Die langen Gänge, menschenleer. Das künstliche Licht, fahl oder grell, je nachdem, wie es eingestellt ist. Die vergleichsweise niedrigen Decken überall, das senkt die Energiekosten. Die Luft, es ist warm, stickig, doch so wird es nicht bleiben. "Seit dem 15. Januar fahren wir die Lüftungsanlage ein", erklärt Bester-Voß. Ein Prozess von Monaten, der nicht erlaubt, dass ein Fenster geöffnet wird. Auf einem der Flure pfeift der Wind, er pfeift, kommt aber nicht an, nichts zu spüren davon. Die Luft der Lüftung wahrscheinlich, die sich im Schacht ihren Weg sucht.

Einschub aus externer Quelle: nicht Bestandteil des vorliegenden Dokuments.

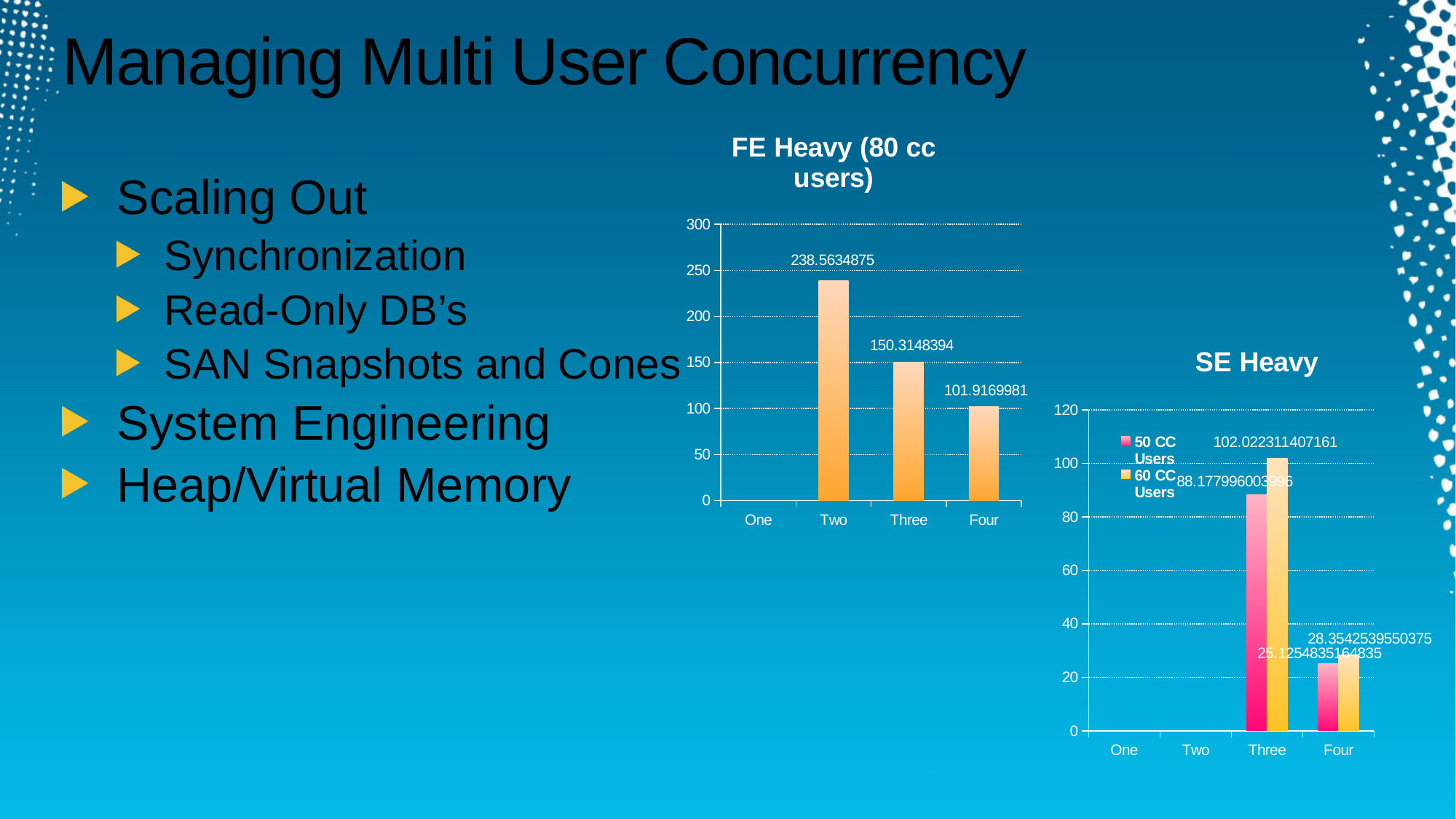
In the SE Heavy chart, what is the value for 60 CC Users at Four? 28.3542539550375 In the SE Heavy chart, at Three, which series has the larger value: 50 CC Users or 60 CC Users? 60 CC Users In the SE Heavy chart, what is the value for 60 CC Users at Three? 102.022311407161 In the SE Heavy chart, is the value for 50 CC Users at Three greater or less than 80? greater In the FE Heavy (80 cc users) chart, what is the value for Two? 238.5634875 What kind of chart is the FE Heavy (80 cc users) chart? bar chart In the FE Heavy (80 cc users) chart, which category has the highest value? Two In the SE Heavy chart, how many series does the legend list? 2 In the FE Heavy (80 cc users) chart, what is the value for Four? 101.9169981 In the FE Heavy (80 cc users) chart, what is the difference between the values for Two and Three? 88.2486481 In the FE Heavy (80 cc users) chart, do the values rise or fall from Two to Four? fall In the FE Heavy (80 cc users) chart, what is the value for Three? 150.3148394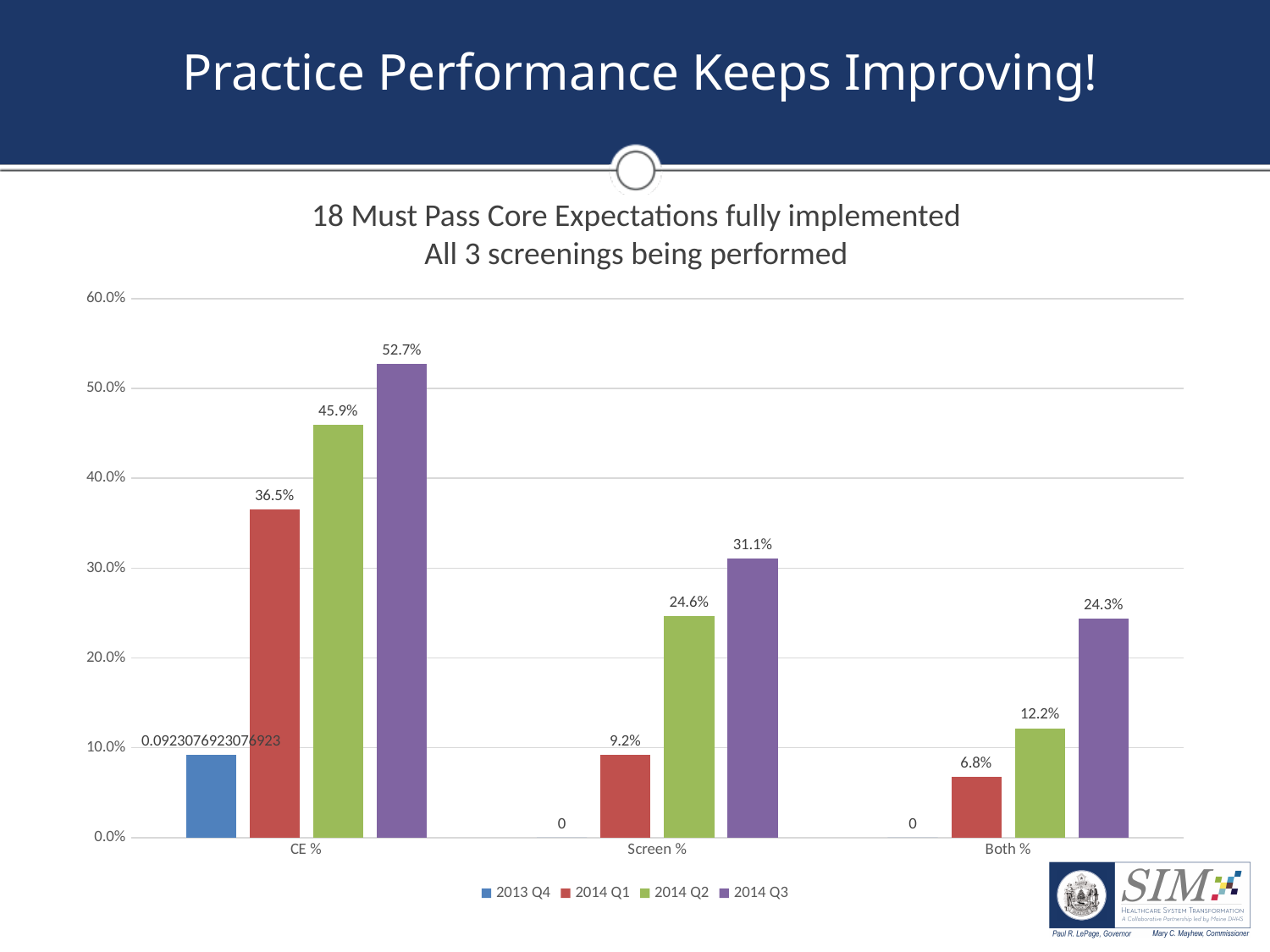
Which category has the lowest 2014 Q3 value? Both % How many categories are shown on the x axis? 3 What is the value for 2014 Q2 in the Both % category? 12.2% What is the data label shown for 2013 Q4 in the CE % category? 0.0923076923076923 How many series does the legend list? 4 What type of chart is shown on the slide? bar chart Do the values for the Both % category rise or fall from 2014 Q1 to 2014 Q3? rise What is the difference between the 2014 Q3 and 2014 Q2 values in the CE % category? 6.8% What is the value for 2014 Q1 in the Screen % category? 9.2% Which is larger: the 2014 Q2 value for Screen % or the 2014 Q3 value for Both %? 2014 Q2 value for Screen % Which series has the highest value in the Screen % category? 2014 Q3 What is the value for 2014 Q3 in the CE % category? 52.7%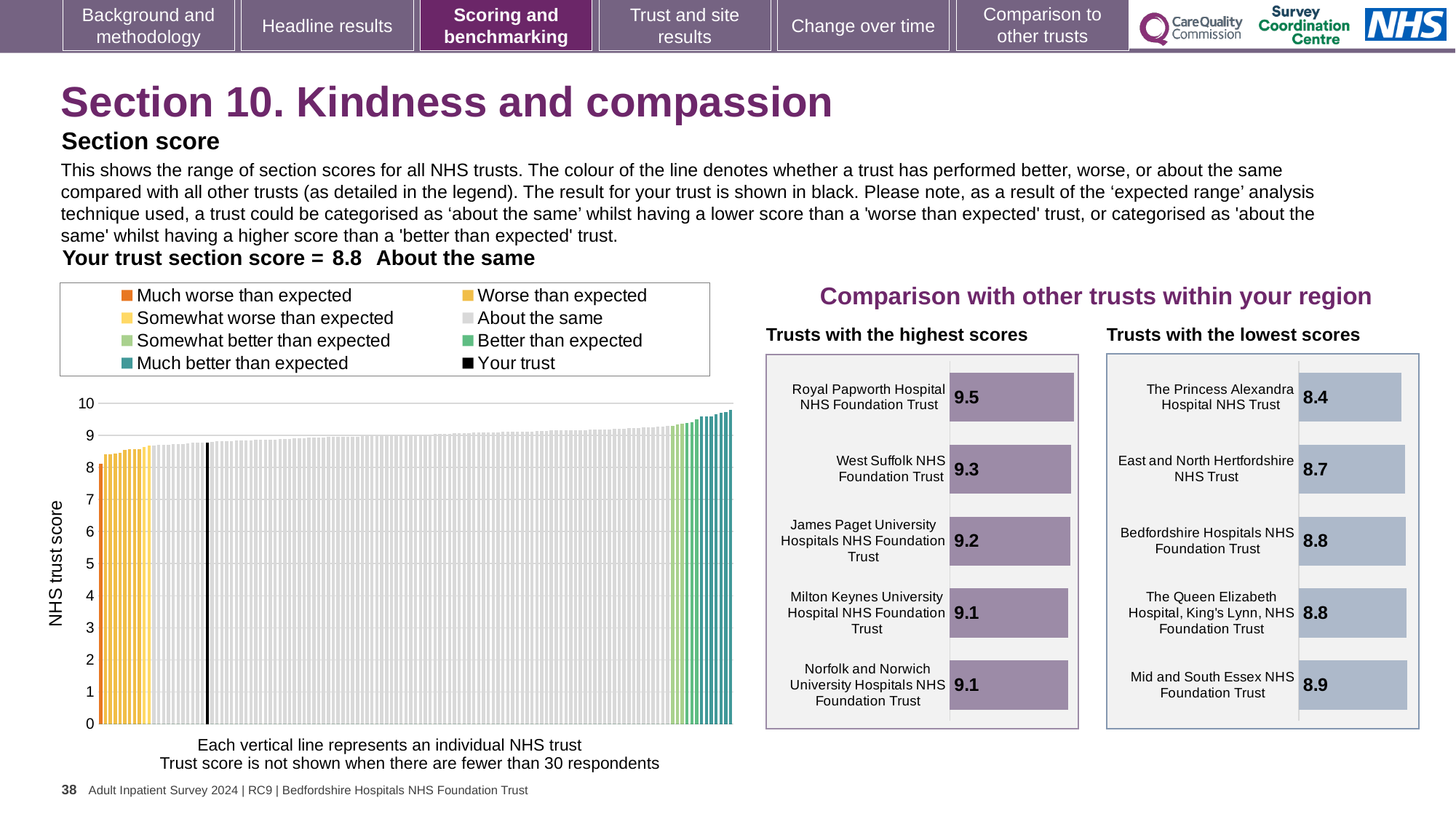
What type of chart is the large chart on the left showing NHS trust scores? Bar chart In the 'Trusts with the lowest scores' chart, what is the difference between the scores of Mid and South Essex NHS Foundation Trust and The Princess Alexandra Hospital NHS Trust? 0.5 In the 'Trusts with the highest scores' chart, what is the score for Royal Papworth Hospital NHS Foundation Trust? 9.5 In the 'Trusts with the lowest scores' chart, which has the higher score: Mid and South Essex NHS Foundation Trust or East and North Hertfordshire NHS Trust? Mid and South Essex NHS Foundation Trust In the 'Trusts with the highest scores' chart, what is the difference between the scores of Royal Papworth Hospital NHS Foundation Trust and West Suffolk NHS Foundation Trust? 0.2 In the 'Trusts with the highest scores' chart, which trust has the highest score? Royal Papworth Hospital NHS Foundation Trust In the 'Trusts with the lowest scores' chart, what is the score for The Princess Alexandra Hospital NHS Trust? 8.4 In the large chart on the left, do the NHS trust scores rise or fall from left to right? Rise In the 'Trusts with the highest scores' chart, what is the score for James Paget University Hospitals NHS Foundation Trust? 9.2 How many trusts are listed in the 'Trusts with the highest scores' chart? 5 How many entries does the legend of the large chart on the left list? 8 In the 'Trusts with the lowest scores' chart, which trust has the lowest score? The Princess Alexandra Hospital NHS Trust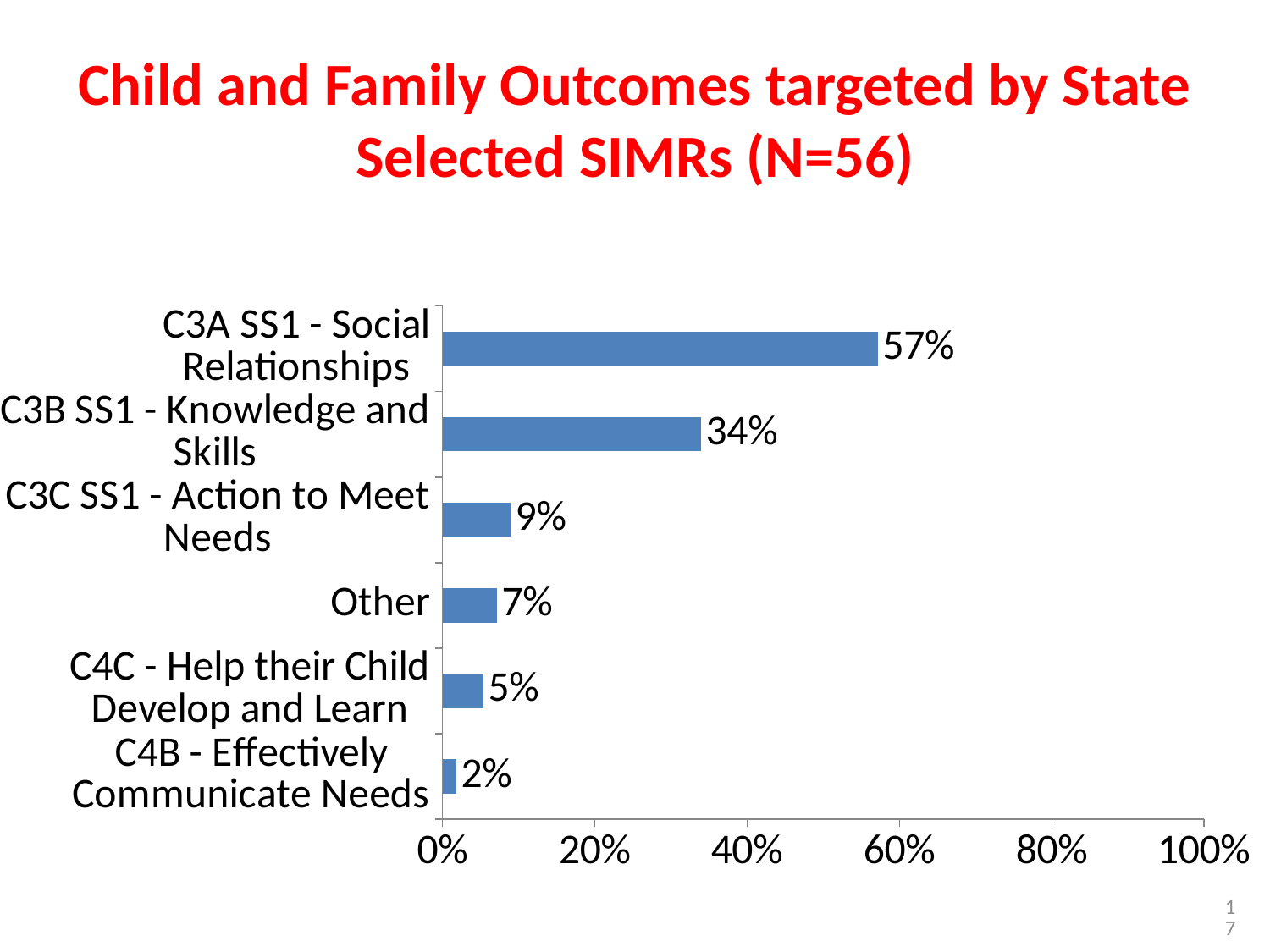
What is the title of the slide? Child and Family Outcomes targeted by State Selected SIMRs (N=56) What is the difference in percentage points between C3A SS1 - Social Relationships and C3B SS1 - Knowledge and Skills? 23 percentage points What percentage is shown for C4B - Effectively Communicate Needs? 2% What percentage is shown for the Other category? 7% What percentage is shown for C3A SS1 - Social Relationships? 57% Which is larger, the value for C3C SS1 - Action to Meet Needs or the value for C4C - Help their Child Develop and Learn? C3C SS1 - Action to Meet Needs Which category has the lowest percentage? C4B - Effectively Communicate Needs What percentage is shown for C3B SS1 - Knowledge and Skills? 34% Which category has the highest percentage? C3A SS1 - Social Relationships Is the value for C3B SS1 - Knowledge and Skills greater or less than 40%? less How many categories are shown in the chart? 6 What kind of chart is shown on the slide? Bar chart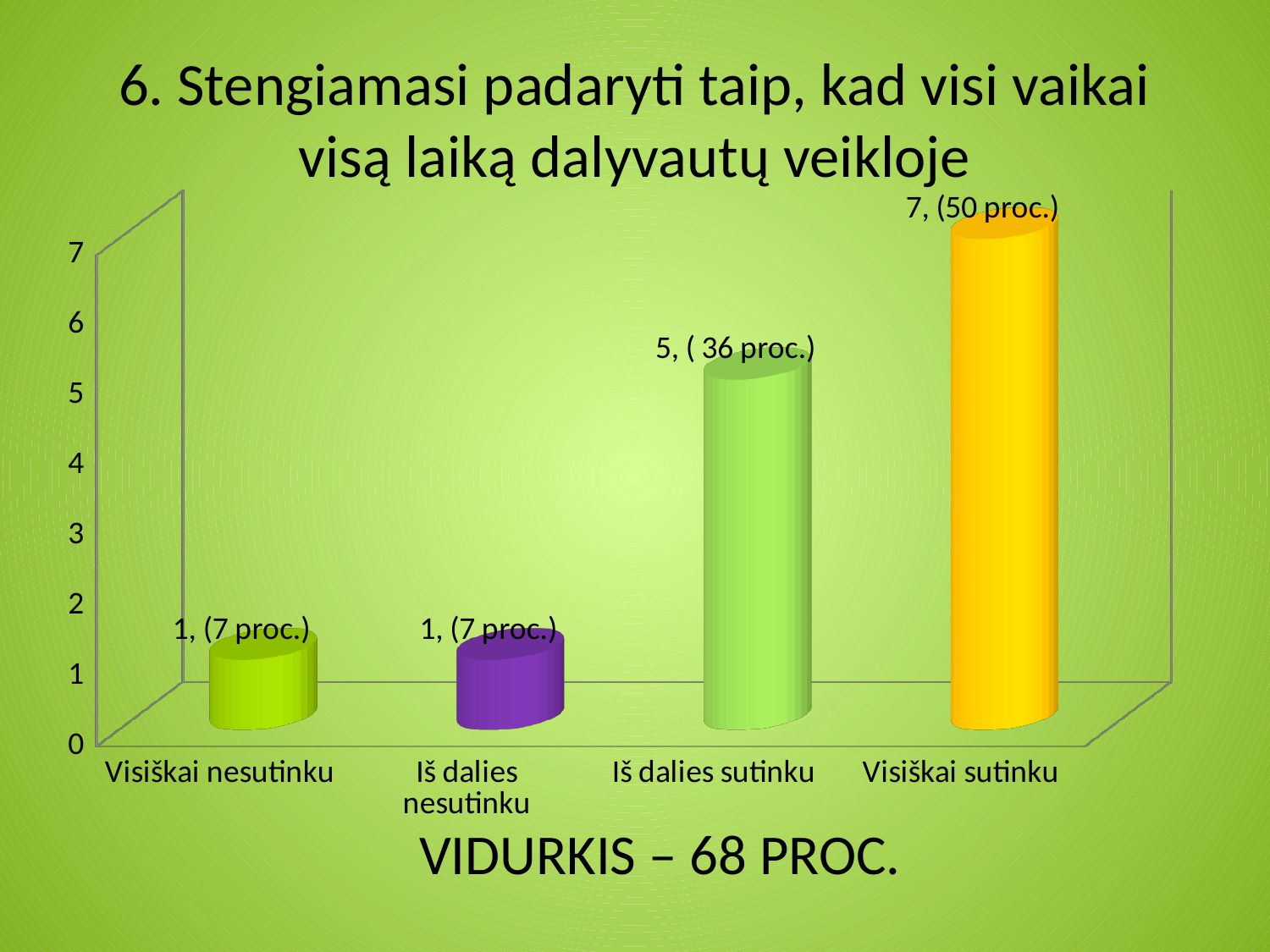
What is the difference between the values for "Visiškai sutinku" and "Iš dalies sutinku"? 2 What is the value for "Visiškai nesutinku"? 1, (7 proc.) What average (VIDURKIS) is stated below the chart? 68 PROC. Is the value for "Visiškai sutinku" greater or less than 6? greater What is the value for "Iš dalies sutinku"? 5, ( 36 proc.) Which category has the highest value? Visiškai sutinku What kind of chart is shown on the slide? bar chart What is the value for "Visiškai sutinku"? 7, (50 proc.) Do the values rise or fall from left to right along the x axis? rise Which is larger, the value for "Iš dalies sutinku" or the value for "Visiškai nesutinku"? Iš dalies sutinku How many categories are shown on the x axis? 4 What is the difference between the values for "Iš dalies sutinku" and "Iš dalies nesutinku"? 4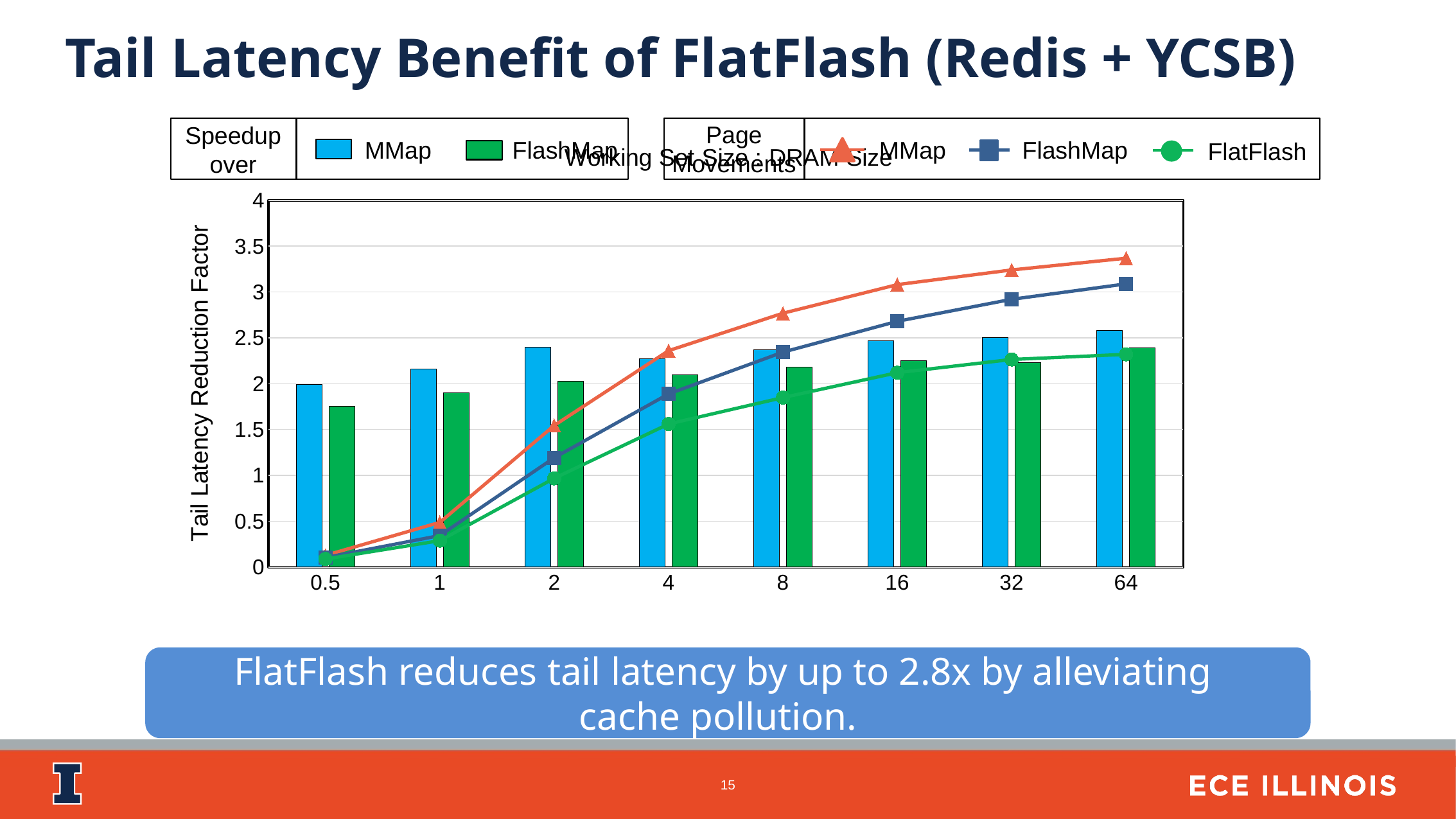
Do the page movements lines rise or fall as the working set size increases along the x axis? rise Is the FlatFlash page movements line value at working set size 0.5 greater or less than 0.5? less How many working set size categories are shown on the x axis? 8 What kind of chart is shown on the slide? A combined bar and line chart Which working set size category has the tallest 'Speedup over MMap' bar? 64 How many series does the 'Speedup over' legend list? 2 How many series does the 'Page Movements' legend list? 3 Is the 'Speedup over FlashMap' bar at working set size 0.5 greater or less than 2? less What is the label of the y axis? Tail Latency Reduction Factor Which working set size category has the shortest 'Speedup over FlashMap' bar? 0.5 Is the MMap page movements line value at working set size 64 greater or less than 3? greater At working set size 0.5, which bar is taller: 'Speedup over MMap' or 'Speedup over FlashMap'? Speedup over MMap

Eine gehörige Portion Humor
Am Ende vom Gang, um die Ecke herum. Ein Platz, da möchte man sein – wenn schon Krankenhaus, dann am liebsten dort. Ein Erker, geräumig und mit viel Glas drumherum. Breite Bänke über den Heizkörpern direkt am Fenster, auf denen man sich fläzen kann. Der Blick geht auf die Bismarckstraße, wo der Verkehr tost und das pralle Leben ist, ein Stück Normalität.
Bester-Voß ist 63 Jahre alt. Der Mann hat die Ruhe weg, jedenfalls wirkt er so, und ist mit einer gehörigen Portion Humor ausgestattet. Anders hätte er es wohl nicht geschafft, so ein schwieriges Projekt zu leiten. Jetzt noch die Phase, in der gut 500 Anlagen in der neuen Klinik getestet und nach und nach in Betrieb genommen werden. Dann der Umzug, eine Herkulesaufgabe. Bester-Voß macht das alles noch mit, er will es so, unbedingt: "Ich will etwas zum Abschluss bringen, ordentlich."